• Passage provided:
——
Using municipal bonds to bolster city finances

A robust municipal bond market is only part of the answer, cities most importantly require empowered administrators

Illustration: Jayachandran/Mint
Illustration: Jayachandran/Mint

The ambitious plans for urban renewal in India are currently built on the quicksand of weak city finances. The news that Pune is getting ready to launch the biggest Indian municipal bond issue thus needs to be welcomed—but with caution.

This newspaper has always stuck to the Ambedkarite argument that cities rather than villages are the future. They will drive economic growth, innovation, social mobility and individual freedom. But it is no secret that our cities are becoming increasingly unlivable.

The committee on urban infrastructure headed by Isher Judge Ahluwalia had estimated in its 2011 report that Indian cities would collectively need to invest around Rs40 trillion at constant prices in the two decades to 2031. Some 600 million Indians will be living in cities by then. The inability of cities to meet their growing needs will not only throw the economy off the rails but also create social tensions.

Indian cities do not have the financial capability to build this infrastructure. Two points are worth pondering over. City revenue is less than 1% of gross domestic product. And the share of own revenue in city budgets has been declining consistently. The net result is that cities do not have adequate financial autonomy—a flaw that can be traced back to the landmark 74th constitutional amendment that empowered local governments. Cities depend heavily on money passed to them from either the national or the state governments.

A robust municipal bond market could be part of the answer. It has been dormant even though some 25 cities have raised money since the first municipal bond issue by Ahmedabad in 1998. Pune now seems to be getting ready to raise more money in a single issue—Rs2,300 crore—than all the other cities cumulatively collected over the past two decades. Many other cities are also waiting on the sidelines. There are also prospects for pooled financing, where several small cities jointly raise money, as has been done in Tamil Nadu and Karnataka in recent years.
——
• Extracted data:
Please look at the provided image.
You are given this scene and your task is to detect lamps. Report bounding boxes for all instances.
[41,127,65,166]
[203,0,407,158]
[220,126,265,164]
——
• To-do list:
[a] Reproduce the municipal bonds article word for word, starting at "A robust municipal bond market is" and ending at "welcomed—but with caution.".
[b] Continue the municipal bonds article from the point where it stops.

• Expected answers:
[a]
A robust municipal bond market is only part of the answer, cities most importantly require empowered administrators

Illustration: Jayachandran/Mint
Illustration: Jayachandran/Mint

The ambitious plans for urban renewal in India are currently built on the quicksand of weak city finances. The news that Pune is getting ready to launch the biggest Indian municipal bond issue thus needs to be welcomed—but with caution.

[b]
Municipal bonds are thus welcome, but there is also good reason for caution. First, bonds are merely a way to collect money today based on revenue to be generated tomorrow. They are not a substitute for city revenue. So cities will still have to deal with hard policy issues such as collecting local taxes, user charges, stamp duties, etc. Bond investors are unlikely to put money into cities unless they are convinced about their fiscal strength.

Second, India has had a dark history of sub-national governments raising money from bond investors for specific projects but then diverting the money for other uses. This was especially serious in the 1990s. Many bond investors were burnt in that episode. Cities should thus make credible commitments that the money raised from bond investors will be used only for the specified projects. It is to be seen how investor money is ring-fenced.

These are early days. The new municipal bond regulations released by the Securities and Exchange Board of India (Sebi) in 2016 do deal with many of the problems that we have discussed. However, it is likely that India may need to create an agency that is ready to take some of the risk out of municipal bonds—through market making, credit enhancement and underwriting. This can create the usual problems of adverse selection and moral hazard, but the point is that just giving tax-free status to municipal bonds may not be enough. Some policy innovations may be needed till a proper market for bond insurance is in place.

There are several international models to benchmark against. The Development Bank of South Africa uses its balance sheet to support municipal bond issues. Denmark has an agency that takes some of the risk out of pooled finance by creating a mechanism to protect bond-holders in case one city in the pool defaults. The Japan Finance Corp. for Municipal Finance has a sovereign guarantee.

Municipal bonds should thus be seen as only one part of a larger package to strengthen city finances. Cities need to generate more revenue as well as get more untied funds from the money collected through the new goods and services tax. And to pull this all together will require city administrations that are empowered. Having directly elected mayors is an idea whose time has arrived.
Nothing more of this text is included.